Lem jongliert mit dem Zwetschkenkompott in der einen und dem Hörer in der anderen Hand. Er nickt wie ein Lehrer, dem gerade ein aufgeregter Schüler erzählt, dass er ein Stück Gold auf der Straße gefunden hat. Dann antwortet er in seinem polnischen Englisch: „Ich freue mich, dass Sie die Rechte von Solaris kaufen wollen. Aber darf ich fragen, wer Sie sind?“
Am anderen Ende der Leitung herrscht plötzlich Totenstille. Richard Gere hat die Frage nicht verstanden.

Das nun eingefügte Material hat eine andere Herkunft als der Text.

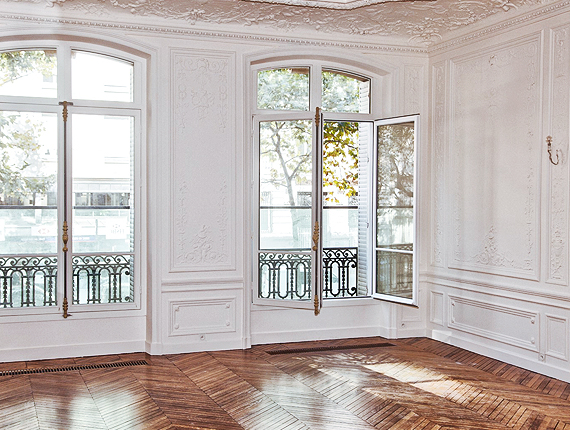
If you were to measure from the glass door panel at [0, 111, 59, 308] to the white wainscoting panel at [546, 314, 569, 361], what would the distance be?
13.6 feet

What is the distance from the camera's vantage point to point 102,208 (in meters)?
5.87

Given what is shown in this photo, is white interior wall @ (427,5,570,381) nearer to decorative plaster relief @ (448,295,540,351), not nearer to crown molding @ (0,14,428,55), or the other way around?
decorative plaster relief @ (448,295,540,351)

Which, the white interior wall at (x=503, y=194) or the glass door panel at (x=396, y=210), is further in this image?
the glass door panel at (x=396, y=210)

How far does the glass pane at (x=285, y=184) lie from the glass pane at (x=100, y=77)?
1317 mm

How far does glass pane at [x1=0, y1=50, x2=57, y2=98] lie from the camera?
5598mm

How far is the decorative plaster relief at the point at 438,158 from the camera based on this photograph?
638 cm

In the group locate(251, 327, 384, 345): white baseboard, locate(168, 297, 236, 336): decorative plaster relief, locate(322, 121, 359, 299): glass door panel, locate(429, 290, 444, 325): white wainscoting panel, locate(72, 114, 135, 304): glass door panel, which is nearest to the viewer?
locate(72, 114, 135, 304): glass door panel

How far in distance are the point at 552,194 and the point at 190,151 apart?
10.2 ft

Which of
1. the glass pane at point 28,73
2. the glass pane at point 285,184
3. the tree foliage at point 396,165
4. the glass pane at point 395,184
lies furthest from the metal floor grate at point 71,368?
the tree foliage at point 396,165

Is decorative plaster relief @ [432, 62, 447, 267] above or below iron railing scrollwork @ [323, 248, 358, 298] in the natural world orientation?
above

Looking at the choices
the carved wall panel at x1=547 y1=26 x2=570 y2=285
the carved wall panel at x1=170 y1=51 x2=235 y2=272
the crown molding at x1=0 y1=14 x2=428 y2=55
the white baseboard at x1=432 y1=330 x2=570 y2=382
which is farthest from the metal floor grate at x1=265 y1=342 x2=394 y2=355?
the crown molding at x1=0 y1=14 x2=428 y2=55

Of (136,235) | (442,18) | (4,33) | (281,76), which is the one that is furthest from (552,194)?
(4,33)

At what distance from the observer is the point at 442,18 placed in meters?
5.87

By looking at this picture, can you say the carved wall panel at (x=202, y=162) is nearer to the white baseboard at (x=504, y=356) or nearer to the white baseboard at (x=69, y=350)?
the white baseboard at (x=69, y=350)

„Ich bin Richard Gere“, wiederholt er.
Lem wird daraufhin ungeduldig: „Sind Sie ein Produzent oder ein Regisseur?“
„Nein“, antwortet Richard Gere verunsichert. „Eigentlich bin ich Schauspieler.“
„Tatsächlich? Da gratuliere ich aber“, sagt Maestro und legt auf. Dann kommt er wieder zurück an den Küchentisch, hebt das Kompottglas in die Höhe und beschwert sich bei seiner Ehefrau: „Das Kompott ist heute irgendwie nicht süß genug. Findest du nicht?“
Ich schaue mit offenem Mund von einem zum anderen und überlege fieberhaft, wem ich das als erstes erzählen soll. Ich finde niemanden, der mir das glaubt.
Und ein großes Ciao an alle, die mir bis hierher gefolgt sind. Wir sehen uns hoffentlich bald analog wieder!